Posted on: Thursday, June 2, 2011

The purpose in life is not to find yourself.

This New York Times op-ed, "It's Not About You," was really wonderful and illuminating. My favorites:

Most people don’t form a self and then lead a life. They are called by a problem, and the self is constructed gradually by their calling.

and

Most of us are egotistical and most are self-concerned most of the time, but it’s nonetheless true that life comes to a point only in those moments when the self dissolves into some task. The purpose in life is not to find yourself. It’s to lose yourself.

As a whole, our culture likes to preach about "self" -- and it celebrates finding your own path and passions and charting your own territory and being, it must be said, like a Maverick. I certainly indulge in it all the time (see: this entire blog), but I like to think the truth I am leaning into is not so much about me, but about my place in the "we," the great big universe around us. What if we changed our discourse from "you" to "we"? What if we asked ourselves, "How can I best benefit the whole?"

▶ [PROBLEMS AND TASKS]:
a) Decide whether each statement agrees with the post above. Answer yes or no for each, and quote the words from the post that settle it.
(i) The quoted op-ed is titled "It's Not About You."
(ii) The writer says they never indulge in talk about the self.
(iii) The post went up on a Thursday.
b) Turn the post's paragraph beginning "As a whole, our culture likes to preach" into a short bulleted list that keeps its main points.
c) Continue the blog post on the "It's Not About You" op-ed, starting after its final sentence.

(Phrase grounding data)
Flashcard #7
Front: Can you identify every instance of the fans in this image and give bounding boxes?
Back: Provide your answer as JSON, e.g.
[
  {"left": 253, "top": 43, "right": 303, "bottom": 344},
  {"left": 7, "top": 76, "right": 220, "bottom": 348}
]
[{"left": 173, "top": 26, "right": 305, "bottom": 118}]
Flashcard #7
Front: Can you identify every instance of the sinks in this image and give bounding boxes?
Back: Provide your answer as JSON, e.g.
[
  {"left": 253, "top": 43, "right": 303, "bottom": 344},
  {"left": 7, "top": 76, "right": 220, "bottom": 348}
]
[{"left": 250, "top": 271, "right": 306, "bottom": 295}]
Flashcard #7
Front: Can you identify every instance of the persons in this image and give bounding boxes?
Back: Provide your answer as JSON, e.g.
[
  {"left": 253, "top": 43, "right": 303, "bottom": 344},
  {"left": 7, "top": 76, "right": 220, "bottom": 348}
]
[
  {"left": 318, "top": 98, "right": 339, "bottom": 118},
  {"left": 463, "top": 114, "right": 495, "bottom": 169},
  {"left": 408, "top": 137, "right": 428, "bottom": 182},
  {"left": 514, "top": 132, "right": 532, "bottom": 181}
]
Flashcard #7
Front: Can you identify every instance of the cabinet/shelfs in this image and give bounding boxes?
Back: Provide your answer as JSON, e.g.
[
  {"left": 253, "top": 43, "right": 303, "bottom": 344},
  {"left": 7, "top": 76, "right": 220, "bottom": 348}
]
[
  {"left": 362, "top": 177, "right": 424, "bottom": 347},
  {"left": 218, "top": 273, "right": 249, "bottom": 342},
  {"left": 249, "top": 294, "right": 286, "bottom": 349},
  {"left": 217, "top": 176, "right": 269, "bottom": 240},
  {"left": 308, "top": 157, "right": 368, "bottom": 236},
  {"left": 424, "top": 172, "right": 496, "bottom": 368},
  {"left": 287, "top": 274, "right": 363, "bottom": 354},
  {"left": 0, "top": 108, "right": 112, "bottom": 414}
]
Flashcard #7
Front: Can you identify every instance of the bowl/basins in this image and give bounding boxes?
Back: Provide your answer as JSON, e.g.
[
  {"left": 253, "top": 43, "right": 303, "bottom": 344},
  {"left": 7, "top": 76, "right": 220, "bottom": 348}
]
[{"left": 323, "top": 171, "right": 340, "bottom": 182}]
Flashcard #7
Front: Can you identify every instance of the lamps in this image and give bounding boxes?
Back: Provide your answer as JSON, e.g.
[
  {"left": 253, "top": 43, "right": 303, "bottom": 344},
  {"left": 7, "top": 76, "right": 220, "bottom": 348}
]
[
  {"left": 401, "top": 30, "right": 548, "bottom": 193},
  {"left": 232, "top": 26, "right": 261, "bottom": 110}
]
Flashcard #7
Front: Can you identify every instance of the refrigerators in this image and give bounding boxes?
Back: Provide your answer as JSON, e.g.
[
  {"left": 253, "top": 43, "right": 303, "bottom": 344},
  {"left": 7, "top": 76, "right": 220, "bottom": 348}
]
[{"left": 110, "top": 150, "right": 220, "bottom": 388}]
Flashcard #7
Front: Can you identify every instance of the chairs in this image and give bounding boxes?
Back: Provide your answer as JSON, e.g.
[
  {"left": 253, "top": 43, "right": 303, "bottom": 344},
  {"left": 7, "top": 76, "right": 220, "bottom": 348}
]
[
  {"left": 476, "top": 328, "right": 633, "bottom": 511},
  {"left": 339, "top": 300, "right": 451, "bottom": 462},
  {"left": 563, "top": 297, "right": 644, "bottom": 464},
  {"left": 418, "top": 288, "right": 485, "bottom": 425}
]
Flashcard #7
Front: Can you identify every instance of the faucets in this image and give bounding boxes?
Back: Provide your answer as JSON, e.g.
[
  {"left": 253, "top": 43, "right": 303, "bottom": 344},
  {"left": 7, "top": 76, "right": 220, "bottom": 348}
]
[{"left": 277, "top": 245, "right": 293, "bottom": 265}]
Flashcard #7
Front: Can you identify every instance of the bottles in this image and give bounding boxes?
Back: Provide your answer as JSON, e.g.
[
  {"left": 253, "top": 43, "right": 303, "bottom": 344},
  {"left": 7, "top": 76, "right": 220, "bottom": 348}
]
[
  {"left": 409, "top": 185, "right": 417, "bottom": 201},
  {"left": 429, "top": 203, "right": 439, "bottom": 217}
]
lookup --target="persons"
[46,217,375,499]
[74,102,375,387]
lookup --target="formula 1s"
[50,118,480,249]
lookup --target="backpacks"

▶ [RESPONSES FOR EACH TASK]:
a)
(i) Yes: "This New York Times op-ed, "It's Not About You," was really wonderful and illuminating."
(ii) No: "I certainly indulge in it all the time (see: this entire blog)"
(iii) Yes: "Posted on: Thursday, June 2, 2011"

b)
- Our culture preaches about the "self." It celebrates finding your own path and passions, charting your own territory, and being a Maverick.
- The writer indulges in this all the time, including in this entire blog.
- The writer still hopes the truth they lean toward concerns their place in the "we," the great big universe around us.
- The writer proposes shifting our discourse from "you" to "we."
- The writer proposes asking, "How can I best benefit the whole?"

c)
I just finished the Chaos Walking trilogy by Patrick Ness, and I truly thought it was brilliant. It's a dystopian young adult sci-fi thing, where settlers have inhabited a distant planet, only to be "infected" with what they call a germ -- the thoughts of men are suddenly audible/visible. It drives many of them completely nuts and is quite tormenting. By the end of the third book you see what is actually happening is that these settlers have become, in a much more tangible way, connected to the greater "we," and they struggle with their own voices and how they fit into that "we." How the many voices can coexist peacefully. That struggle leads to all kinds of terrible things -- genocide and war among them.

In the third book, we get insight into the alien race on the planet. The settlers call the aliens the Spackle; the aliens call themselves The Land. They exist within a collective identity. They are not their own "people," but part of The Land. They are at peace with, and find comfort in, being part of the "we" on the planet.

There is so much more to the book than this, but I think it's that wonderful metaphor that strikes me so much, just as the author's message does in his "It's Not About You" article -- maybe one of the greatest lessons I can teach my children is that yes, they are very special, not so much because they are their own amazing individuals, but because they are part of the "we," and they can do amazing things within it.